Nvidia’s Unusual Memo

Nvidia, the largest company in the world right now, took the highly unusual step of issuing a seven page memo to Wall Street analysts that mentioned Burry by name. The move signals that his arguments are gaining traction, yet the memo failed to meaningfully refute his core points.

• On Depreciation: Nvidia’s memo stated that customers depreciate GPUs over four to six years and that older chips still have “high utilization.” This completely sidesteps the argument. Burry’s claim is not about physical usage but about economic value. High utilization does not disprove the fact that extending the accounting life of rapidly aging hardware inflates current earnings.

• On Circular Financing: Nvidia countered that its investments are small and that its startup customers earn most of their revenue from third parties. This defense misses the point entirely. The issue is the existence of the investment to spending loop that artificially boosts Nvidia’s reported demand. For a deeper look at Nvidia’s strategic position, consider reading about The Unstoppable Rise of Nvidia’s Market Dominance.

The Real Warning: It’s Not Enron, It’s Cisco

In a follow up post, Burry clarified his ultimate warning. He emphasized that he is not calling Nvidia the next Enron, a company destroyed by outright accounting fraud. Instead, he is comparing the current situation to Cisco during the dot com bubble.

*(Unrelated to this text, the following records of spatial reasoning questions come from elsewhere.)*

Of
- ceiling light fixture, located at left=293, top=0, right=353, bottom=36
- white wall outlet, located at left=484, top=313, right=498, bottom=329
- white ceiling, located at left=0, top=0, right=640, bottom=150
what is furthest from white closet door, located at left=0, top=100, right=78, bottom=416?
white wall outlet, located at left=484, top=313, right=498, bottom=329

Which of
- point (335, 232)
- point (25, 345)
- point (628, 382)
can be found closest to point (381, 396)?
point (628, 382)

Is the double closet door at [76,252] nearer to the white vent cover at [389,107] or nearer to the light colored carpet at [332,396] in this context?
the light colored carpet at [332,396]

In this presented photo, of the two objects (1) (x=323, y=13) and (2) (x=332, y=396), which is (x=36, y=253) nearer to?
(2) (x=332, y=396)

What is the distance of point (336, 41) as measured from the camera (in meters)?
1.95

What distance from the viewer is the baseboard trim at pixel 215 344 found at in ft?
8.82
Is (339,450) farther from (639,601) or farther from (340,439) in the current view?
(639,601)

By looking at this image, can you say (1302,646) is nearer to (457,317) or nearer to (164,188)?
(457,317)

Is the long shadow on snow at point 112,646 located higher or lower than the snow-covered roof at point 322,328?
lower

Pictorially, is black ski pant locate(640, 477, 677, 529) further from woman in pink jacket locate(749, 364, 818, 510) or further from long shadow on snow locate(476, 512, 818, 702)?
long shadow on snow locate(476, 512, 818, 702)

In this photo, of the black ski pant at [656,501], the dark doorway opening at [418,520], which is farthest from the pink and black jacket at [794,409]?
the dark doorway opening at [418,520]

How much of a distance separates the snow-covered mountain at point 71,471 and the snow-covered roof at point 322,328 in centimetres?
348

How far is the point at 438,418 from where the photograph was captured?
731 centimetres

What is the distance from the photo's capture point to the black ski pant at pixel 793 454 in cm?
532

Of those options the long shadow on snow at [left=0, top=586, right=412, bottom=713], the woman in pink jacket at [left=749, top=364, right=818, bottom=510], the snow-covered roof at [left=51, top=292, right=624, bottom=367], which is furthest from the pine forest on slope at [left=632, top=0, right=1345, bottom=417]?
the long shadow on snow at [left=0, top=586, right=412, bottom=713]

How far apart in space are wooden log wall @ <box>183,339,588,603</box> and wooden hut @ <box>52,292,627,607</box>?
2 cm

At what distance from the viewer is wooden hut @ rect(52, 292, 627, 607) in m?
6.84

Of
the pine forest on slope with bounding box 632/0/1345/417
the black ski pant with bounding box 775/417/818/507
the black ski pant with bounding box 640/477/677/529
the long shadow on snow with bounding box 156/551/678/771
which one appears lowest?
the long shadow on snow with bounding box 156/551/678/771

Cisco was a legitimate, highly profitable company that became the “poster child of the overbuild.” Investors mistook a massive, temporary boom in companies buying networking equipment for genuine, sustainable, long term demand. When the bubble burst, that demand vanished, and Cisco’s stock cratered. Burry’s warning is that the AI industry is making the same mistake, confusing a capital expenditure boom fueled by hype and circular funding for a durable economic revolution.

Final Takeaway

The question for investors is no longer if an AI revolution is happening, but whether the astronomical figures reported by its leaders represent genuine economic transformation or merely the echo of their own venture capital. Are Burry’s claims of manufactured revenue and accounting tricks a vital reality check on a sector consumed by hype? Or are they simply the calculated skepticism of a famous short seller? As capital continues to pour into AI, Burry’s warnings suggest investors should look past the soaring revenue figures and question whether the foundation of the boom is as solid as it appears.